Begin

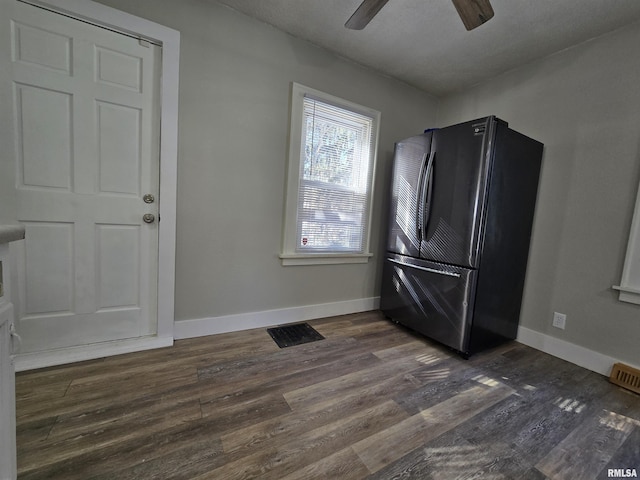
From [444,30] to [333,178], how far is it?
1.42 metres

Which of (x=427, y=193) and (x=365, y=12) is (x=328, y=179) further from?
(x=365, y=12)

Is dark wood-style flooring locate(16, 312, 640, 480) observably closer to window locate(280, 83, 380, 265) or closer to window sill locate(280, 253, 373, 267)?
window sill locate(280, 253, 373, 267)

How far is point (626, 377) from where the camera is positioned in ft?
5.58

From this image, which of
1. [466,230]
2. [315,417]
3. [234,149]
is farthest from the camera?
[234,149]

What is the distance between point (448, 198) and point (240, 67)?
1.94 m

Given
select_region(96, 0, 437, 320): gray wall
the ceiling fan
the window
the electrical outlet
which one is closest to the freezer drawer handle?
the window

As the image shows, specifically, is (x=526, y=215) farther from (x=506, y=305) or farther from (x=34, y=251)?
(x=34, y=251)

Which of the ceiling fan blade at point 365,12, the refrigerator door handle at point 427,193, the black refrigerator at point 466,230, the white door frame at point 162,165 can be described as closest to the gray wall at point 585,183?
the black refrigerator at point 466,230

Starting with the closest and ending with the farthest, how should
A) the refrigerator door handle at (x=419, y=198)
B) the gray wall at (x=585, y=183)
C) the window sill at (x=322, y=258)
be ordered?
the gray wall at (x=585, y=183)
the refrigerator door handle at (x=419, y=198)
the window sill at (x=322, y=258)

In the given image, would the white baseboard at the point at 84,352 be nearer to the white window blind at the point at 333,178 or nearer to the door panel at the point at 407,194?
the white window blind at the point at 333,178

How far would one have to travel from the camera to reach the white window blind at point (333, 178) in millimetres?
2332

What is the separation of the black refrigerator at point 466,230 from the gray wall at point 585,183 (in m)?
0.15

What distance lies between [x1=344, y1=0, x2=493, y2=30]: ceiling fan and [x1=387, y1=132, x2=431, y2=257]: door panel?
0.86 metres

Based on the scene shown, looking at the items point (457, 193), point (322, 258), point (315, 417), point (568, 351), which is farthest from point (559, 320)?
point (315, 417)
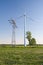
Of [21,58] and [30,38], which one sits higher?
[30,38]

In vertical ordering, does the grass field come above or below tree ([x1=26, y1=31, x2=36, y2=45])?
below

End

> **CHALLENGE**:
Could you return every item above word for word, leaving out the pictures?

> **TASK RESULT**:
From [444,30] to [333,178], how far is it?
1.42 metres

Which of (x=427, y=193) and (x=365, y=12) is (x=328, y=179) further from?
(x=365, y=12)

Is dark wood-style flooring locate(16, 312, 640, 480) observably closer to window locate(280, 83, 380, 265) or closer to window sill locate(280, 253, 373, 267)?
window sill locate(280, 253, 373, 267)

How far is point (626, 377) from where the camera is positioned in ft?
5.58

From this image, which of
1. [466,230]
2. [315,417]
3. [234,149]
is farthest from the camera?
[234,149]

What is the distance between point (448, 198) and point (240, 67)?
1.94 m

Given
select_region(96, 0, 437, 320): gray wall
the ceiling fan
the window
the electrical outlet
which one is closest to the freezer drawer handle?
the window

As the image shows, specifically, is (x=526, y=215) farther from (x=506, y=305) or farther from (x=34, y=251)?
(x=34, y=251)

Which of the ceiling fan blade at point 365,12, the refrigerator door handle at point 427,193, the black refrigerator at point 466,230, the white door frame at point 162,165 can be described as closest to the gray wall at point 585,183?
the black refrigerator at point 466,230

Starting with the closest and ending with the farthest, how should
A) the refrigerator door handle at (x=419, y=198)
B) the gray wall at (x=585, y=183)
C) the window sill at (x=322, y=258)
be ordered?
the gray wall at (x=585, y=183)
the refrigerator door handle at (x=419, y=198)
the window sill at (x=322, y=258)

In the given image, would the white baseboard at the point at 84,352 be nearer to the white window blind at the point at 333,178 or nearer to the door panel at the point at 407,194?
the white window blind at the point at 333,178

How far would one have to travel from the camera to reach the white window blind at point (333, 178) in millimetres?
2332

What is the separation of the black refrigerator at point 466,230 from the gray wall at point 585,183 (in m)?
0.15

What distance lies between [x1=344, y1=0, x2=493, y2=30]: ceiling fan and [x1=387, y1=132, x2=431, y2=257]: door panel?
0.86 metres

Based on the scene shown, looking at the items point (457, 193), point (322, 258), point (315, 417), point (568, 351), which is farthest from point (559, 320)?
point (315, 417)
Of [21,58] and [30,38], which one sits higher?
[30,38]

In vertical ordering, does the grass field come above or below tree ([x1=26, y1=31, x2=36, y2=45])?
below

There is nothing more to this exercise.